- **Text shown**

Kenny Chatman, who trafficked women through his chain of corrupt sober homes and drug treatment centers, is no longer fighting his 27-year federal prison sentence.

In court documents filed this month, his lawyer dropped his appeal, meaning Chatman likely will serve out the entirety of his sentence. He’ll be 74 when he’s released.

Although Chatman forfeited the right to appeal his sentence when he pleaded guilty to conspiracies to commit money laundering, health care fraud and sex trafficking, it applied only if the judge stayed within the sentencing guidelines.

In Chatman’s case, the crimes called for a 15-year sentence.

But Judge Donald Middlebrooks had the final say. Since Chatman’s crimes were so horrific — including turning patients into prostitutes — Middlebrooks handed down a much stiffer sentence.

Chatman’s lawyers then said they planned to appeal it. In August, they were granted a 45-day extension to file their appeal. But on Oct. 5, lawyer Ronald Gainor told the court they were dropping it.

It’s unknown why Chatman dropped the appeal. Gainor did not respond to a request for comment.

Chatman, 47, is serving his sentence at the Coleman medium-security prison in Sumterville. He is scheduled to be released in 2044.

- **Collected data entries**
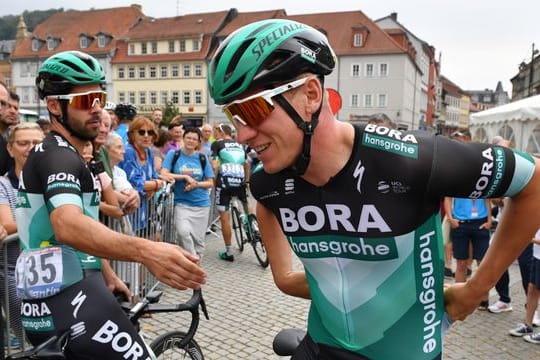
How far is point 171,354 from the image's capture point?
3260 millimetres

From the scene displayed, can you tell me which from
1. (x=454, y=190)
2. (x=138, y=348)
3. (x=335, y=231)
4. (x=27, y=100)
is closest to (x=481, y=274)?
(x=454, y=190)

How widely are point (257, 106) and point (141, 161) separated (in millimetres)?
4799

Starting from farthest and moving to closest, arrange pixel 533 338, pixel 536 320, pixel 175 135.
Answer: pixel 175 135 < pixel 536 320 < pixel 533 338

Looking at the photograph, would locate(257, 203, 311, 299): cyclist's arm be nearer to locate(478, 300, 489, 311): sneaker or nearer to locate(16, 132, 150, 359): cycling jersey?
locate(16, 132, 150, 359): cycling jersey

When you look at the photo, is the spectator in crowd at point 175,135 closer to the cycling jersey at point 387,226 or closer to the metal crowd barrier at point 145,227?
the metal crowd barrier at point 145,227

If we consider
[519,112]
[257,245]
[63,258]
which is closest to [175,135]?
[257,245]

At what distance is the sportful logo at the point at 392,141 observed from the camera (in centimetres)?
161

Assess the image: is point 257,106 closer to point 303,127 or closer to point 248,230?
point 303,127

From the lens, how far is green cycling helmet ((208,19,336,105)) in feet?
5.04

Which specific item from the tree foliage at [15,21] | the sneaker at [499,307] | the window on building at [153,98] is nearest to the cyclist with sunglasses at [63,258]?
the sneaker at [499,307]

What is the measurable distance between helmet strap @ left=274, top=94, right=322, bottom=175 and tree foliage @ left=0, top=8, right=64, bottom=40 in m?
112

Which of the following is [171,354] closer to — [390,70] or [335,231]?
[335,231]

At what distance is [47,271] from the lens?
2.10 meters

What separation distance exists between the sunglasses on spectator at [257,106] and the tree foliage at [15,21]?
11165cm
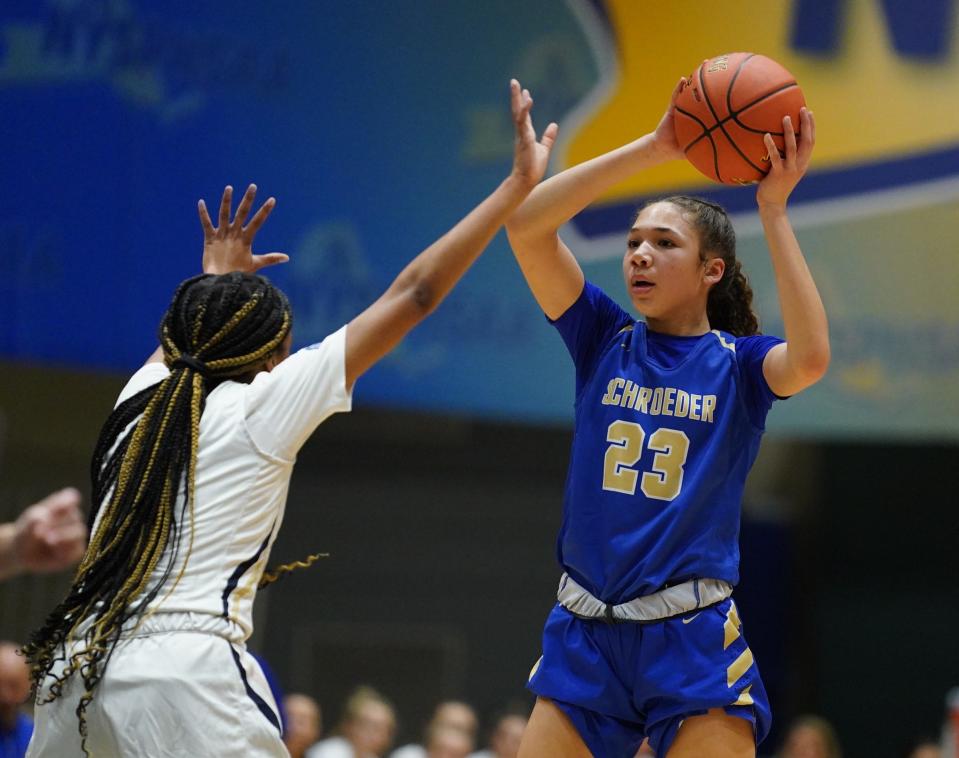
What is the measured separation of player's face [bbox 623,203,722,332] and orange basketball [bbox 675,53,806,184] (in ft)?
0.61

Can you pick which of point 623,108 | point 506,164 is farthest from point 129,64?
point 623,108

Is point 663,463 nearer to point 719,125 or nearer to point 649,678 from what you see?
point 649,678

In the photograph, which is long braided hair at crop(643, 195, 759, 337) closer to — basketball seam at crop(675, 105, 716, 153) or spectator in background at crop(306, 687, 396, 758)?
basketball seam at crop(675, 105, 716, 153)

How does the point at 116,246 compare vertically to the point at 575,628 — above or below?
above

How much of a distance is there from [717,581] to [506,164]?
5989mm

- **Your instructions**
Copy out the full article about Kenny Chatman dropping his appeal, word for word.

- **Your solution**
Kenny Chatman, who trafficked women through his chain of corrupt sober homes and drug treatment centers, is no longer fighting his 27-year federal prison sentence.

In court documents filed this month, his lawyer dropped his appeal, meaning Chatman likely will serve out the entirety of his sentence. He’ll be 74 when he’s released.

Although Chatman forfeited the right to appeal his sentence when he pleaded guilty to conspiracies to commit money laundering, health care fraud and sex trafficking, it applied only if the judge stayed within the sentencing guidelines.

In Chatman’s case, the crimes called for a 15-year sentence.

But Judge Donald Middlebrooks had the final say. Since Chatman’s crimes were so horrific — including turning patients into prostitutes — Middlebrooks handed down a much stiffer sentence.

Chatman’s lawyers then said they planned to appeal it. In August, they were granted a 45-day extension to file their appeal. But on Oct. 5, lawyer Ronald Gainor told the court they were dropping it.

It’s unknown why Chatman dropped the appeal. Gainor did not respond to a request for comment.

Chatman, 47, is serving his sentence at the Coleman medium-security prison in Sumterville. He is scheduled to be released in 2044.